I don't understand how to use Volatility in Windows. I installled ActviePython and typed python setup.py install in cmd.prompt. Build folder was populated. Now what?

Anonymous said...

sorry goit ran
"python volatility psllist -f c:\file.dmp" from cmd prompt-thanks

Anonymous said...

Moyix, on DDefyM, in actual fact, it worked against all known tools at the time I wrote it (although I didn't have a copy of encase to test).
I haven't tested it against mdd or win32dd due to time constraints, but looking at the code they will get duped just the same. It installs a generic hook on ZwMapViewOfSection in the kernel so unless you bypass that the rootkit will win.

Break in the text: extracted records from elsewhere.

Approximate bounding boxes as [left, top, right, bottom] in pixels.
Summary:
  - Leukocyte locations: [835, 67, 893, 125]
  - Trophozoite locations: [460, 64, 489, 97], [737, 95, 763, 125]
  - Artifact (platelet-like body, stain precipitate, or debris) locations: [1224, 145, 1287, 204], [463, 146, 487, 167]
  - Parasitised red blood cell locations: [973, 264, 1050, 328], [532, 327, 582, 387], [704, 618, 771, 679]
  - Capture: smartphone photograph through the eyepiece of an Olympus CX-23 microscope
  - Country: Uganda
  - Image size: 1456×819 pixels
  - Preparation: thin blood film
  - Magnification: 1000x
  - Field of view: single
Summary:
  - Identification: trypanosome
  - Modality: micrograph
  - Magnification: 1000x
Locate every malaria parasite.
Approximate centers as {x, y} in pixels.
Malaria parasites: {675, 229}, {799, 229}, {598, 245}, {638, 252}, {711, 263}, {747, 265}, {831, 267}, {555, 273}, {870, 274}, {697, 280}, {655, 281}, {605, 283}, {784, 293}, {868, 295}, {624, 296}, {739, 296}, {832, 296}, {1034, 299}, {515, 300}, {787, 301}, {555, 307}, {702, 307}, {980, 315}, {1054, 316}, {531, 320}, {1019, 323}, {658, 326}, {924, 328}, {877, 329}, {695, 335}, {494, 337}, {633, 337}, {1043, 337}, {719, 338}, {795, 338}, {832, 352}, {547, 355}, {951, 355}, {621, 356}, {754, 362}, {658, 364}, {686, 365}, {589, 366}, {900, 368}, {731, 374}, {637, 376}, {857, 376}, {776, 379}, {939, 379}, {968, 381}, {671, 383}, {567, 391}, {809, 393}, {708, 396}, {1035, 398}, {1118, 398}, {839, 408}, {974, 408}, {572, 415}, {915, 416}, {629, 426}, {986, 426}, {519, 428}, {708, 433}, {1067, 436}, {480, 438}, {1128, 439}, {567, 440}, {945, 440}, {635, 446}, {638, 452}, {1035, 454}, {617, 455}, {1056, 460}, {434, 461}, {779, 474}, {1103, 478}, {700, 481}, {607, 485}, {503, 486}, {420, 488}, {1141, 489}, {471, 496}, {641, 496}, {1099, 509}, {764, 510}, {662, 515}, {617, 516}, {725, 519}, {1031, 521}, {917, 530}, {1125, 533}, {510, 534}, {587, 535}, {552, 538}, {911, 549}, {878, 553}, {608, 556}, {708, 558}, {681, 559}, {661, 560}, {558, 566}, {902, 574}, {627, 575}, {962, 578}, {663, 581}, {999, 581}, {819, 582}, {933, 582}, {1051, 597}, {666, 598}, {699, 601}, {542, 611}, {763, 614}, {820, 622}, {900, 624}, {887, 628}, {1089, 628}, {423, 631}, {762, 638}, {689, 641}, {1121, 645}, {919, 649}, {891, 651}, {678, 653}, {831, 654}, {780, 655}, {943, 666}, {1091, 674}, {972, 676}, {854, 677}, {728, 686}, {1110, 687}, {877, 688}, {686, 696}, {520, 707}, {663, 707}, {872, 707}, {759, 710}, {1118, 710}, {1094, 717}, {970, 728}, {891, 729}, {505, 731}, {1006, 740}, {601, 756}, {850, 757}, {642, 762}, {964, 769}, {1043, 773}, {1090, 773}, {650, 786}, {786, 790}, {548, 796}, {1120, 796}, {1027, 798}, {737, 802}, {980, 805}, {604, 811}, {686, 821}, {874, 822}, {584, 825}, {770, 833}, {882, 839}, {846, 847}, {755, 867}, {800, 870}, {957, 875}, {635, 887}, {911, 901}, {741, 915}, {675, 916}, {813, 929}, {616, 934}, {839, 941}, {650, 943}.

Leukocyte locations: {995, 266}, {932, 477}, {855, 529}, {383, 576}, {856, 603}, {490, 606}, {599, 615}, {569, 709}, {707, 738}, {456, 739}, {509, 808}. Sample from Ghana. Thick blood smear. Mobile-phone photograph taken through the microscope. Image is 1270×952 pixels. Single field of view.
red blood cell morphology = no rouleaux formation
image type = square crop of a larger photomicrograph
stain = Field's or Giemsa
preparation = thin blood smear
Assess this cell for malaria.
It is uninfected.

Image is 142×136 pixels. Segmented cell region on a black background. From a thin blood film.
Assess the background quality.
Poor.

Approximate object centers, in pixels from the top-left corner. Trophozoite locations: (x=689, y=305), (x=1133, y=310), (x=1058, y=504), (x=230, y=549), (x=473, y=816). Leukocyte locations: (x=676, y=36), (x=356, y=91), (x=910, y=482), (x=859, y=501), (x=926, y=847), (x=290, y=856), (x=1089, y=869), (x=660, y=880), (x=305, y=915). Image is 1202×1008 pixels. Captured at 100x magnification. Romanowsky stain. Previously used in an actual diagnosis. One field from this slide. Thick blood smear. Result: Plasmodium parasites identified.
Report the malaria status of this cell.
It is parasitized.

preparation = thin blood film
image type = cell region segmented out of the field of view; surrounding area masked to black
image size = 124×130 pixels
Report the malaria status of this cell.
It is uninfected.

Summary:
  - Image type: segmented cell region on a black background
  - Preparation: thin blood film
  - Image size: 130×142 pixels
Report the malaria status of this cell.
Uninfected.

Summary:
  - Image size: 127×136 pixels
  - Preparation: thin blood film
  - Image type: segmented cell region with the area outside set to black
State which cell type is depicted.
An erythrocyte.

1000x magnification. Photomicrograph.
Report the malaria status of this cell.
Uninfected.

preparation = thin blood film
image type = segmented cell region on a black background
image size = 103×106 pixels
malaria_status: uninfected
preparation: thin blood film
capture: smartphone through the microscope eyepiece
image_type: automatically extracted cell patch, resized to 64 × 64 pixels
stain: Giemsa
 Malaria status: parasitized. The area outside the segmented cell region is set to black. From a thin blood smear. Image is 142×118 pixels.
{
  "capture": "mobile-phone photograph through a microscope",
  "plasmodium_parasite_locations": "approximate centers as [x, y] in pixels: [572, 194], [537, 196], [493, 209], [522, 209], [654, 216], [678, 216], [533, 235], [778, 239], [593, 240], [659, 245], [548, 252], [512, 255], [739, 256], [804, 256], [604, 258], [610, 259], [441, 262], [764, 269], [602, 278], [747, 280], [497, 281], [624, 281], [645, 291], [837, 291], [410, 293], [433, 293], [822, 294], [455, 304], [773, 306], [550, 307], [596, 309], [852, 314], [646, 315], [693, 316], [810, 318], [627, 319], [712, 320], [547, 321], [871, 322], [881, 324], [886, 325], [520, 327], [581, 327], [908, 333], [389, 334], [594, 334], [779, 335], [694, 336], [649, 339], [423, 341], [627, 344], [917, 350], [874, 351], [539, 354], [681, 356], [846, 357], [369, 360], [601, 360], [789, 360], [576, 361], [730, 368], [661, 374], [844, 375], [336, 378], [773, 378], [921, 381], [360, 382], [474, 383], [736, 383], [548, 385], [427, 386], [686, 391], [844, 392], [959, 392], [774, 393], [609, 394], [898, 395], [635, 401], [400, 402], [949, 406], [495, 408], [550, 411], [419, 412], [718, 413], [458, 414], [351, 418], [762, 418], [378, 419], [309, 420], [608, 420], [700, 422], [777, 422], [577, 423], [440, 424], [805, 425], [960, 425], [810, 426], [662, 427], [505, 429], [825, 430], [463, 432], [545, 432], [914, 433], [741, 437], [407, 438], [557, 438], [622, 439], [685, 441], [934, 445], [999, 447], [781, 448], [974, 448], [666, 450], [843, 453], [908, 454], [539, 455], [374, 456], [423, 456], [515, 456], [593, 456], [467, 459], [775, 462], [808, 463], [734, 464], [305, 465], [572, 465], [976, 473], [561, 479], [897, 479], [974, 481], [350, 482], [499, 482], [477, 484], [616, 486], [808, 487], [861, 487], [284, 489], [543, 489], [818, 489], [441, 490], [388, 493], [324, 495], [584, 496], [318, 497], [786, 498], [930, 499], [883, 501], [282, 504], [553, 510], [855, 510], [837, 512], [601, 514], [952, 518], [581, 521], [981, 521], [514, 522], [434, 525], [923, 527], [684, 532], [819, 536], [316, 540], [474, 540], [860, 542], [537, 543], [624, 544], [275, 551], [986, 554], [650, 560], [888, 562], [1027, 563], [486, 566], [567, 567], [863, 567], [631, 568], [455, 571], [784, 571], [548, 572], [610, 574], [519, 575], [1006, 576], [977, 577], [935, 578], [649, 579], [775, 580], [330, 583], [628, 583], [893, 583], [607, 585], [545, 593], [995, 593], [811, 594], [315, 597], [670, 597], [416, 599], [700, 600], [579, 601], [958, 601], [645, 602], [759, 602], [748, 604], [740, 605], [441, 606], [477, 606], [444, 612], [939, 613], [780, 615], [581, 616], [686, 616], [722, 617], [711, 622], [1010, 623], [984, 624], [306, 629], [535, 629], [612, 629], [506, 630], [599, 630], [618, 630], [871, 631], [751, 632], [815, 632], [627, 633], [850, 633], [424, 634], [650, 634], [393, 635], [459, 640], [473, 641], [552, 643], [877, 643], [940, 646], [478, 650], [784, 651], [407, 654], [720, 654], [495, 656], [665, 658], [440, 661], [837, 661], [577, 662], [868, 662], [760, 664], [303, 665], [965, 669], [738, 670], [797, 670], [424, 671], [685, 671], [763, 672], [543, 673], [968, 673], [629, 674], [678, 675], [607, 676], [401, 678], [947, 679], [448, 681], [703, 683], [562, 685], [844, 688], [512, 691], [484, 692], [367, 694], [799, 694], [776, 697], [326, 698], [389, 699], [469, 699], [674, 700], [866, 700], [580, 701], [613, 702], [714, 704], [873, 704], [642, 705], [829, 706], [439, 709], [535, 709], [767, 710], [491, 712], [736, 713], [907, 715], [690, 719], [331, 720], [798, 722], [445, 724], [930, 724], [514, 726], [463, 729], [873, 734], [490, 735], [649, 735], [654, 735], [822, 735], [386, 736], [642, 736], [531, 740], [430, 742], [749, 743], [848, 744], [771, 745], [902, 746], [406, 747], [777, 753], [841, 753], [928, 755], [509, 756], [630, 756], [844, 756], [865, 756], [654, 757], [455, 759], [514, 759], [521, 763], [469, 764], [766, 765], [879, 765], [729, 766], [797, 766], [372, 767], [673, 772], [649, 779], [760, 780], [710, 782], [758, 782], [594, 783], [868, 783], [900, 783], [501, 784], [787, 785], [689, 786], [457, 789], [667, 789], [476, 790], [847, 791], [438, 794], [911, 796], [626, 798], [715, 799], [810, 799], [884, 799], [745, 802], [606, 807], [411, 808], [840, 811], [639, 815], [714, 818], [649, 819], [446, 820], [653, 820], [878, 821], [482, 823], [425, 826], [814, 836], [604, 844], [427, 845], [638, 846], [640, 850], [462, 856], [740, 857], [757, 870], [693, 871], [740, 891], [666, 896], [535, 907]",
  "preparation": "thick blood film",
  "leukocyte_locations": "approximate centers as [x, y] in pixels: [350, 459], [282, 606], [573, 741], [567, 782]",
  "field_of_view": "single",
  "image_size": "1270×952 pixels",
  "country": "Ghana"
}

It also fools a number of anti-rootkit tools that use the same kind of access for raw reads.

There are a few other methods for detection and more reliable capture, but they all suffer from pretty obvious weaknesses.

I've been thinking of resurrecting the code into something useful given the new interest, but just haven't had the time.

Brendan Dolan-Gavitt said...

Ah, I stand corrected re: DDefyM and what tools it fools. To clarify: reliable acquisition on a system when an adversary is actively trying to subvert you (for example, through a rootkit) is hard-to-impossible.

However, *given* a reliable image, the results should be accurate, and not fooled by things like syscall hooking.

Anonymous said...

Hi all!
I'm trying to create mdd.exe from mdd version 1.1's zip file. I got one exe, but not working correctly

-my new mdd.exe:
output
-> ERROR: Unable to extract driver!
-> ERROR: Failed to open PhysicalMemory section!

Anonymous said...

Is there any new updates of mdd source code availbale???????
Please reply

H. Carvey said...

You should be contacting the authors, not posting here...

Anonymous said...

"However, *given* a reliable image, the results should be accurate, and not fooled by things like syscall hooking."

Specifically, how does this distinguish memory forensics from conventional methods of acquiring volatile evidence? MDD and win32dd don't use sysenter?

- Rossetoecioccolato.

Anonymous said...

Has anyone tried using the pagefile.sys with Volatility? If so, how? It doesn't recognize it as an acceptable file - dump. Thanks!

H. Carvey said...

Tim,

Are you referring to incorporating the pagefile with a memory dump, or running it through Volatility instead of the memory dump?

If it's the latter...well, that's not what Volatility was intend for...

Anonymous said...

Yes, I'm trying to substitute the physical memory dump for pagefile.sys in Volatility.... any suggestions? Thanks for the response.

H. Carvey said...

No suggestions...other than to say that you can't do that.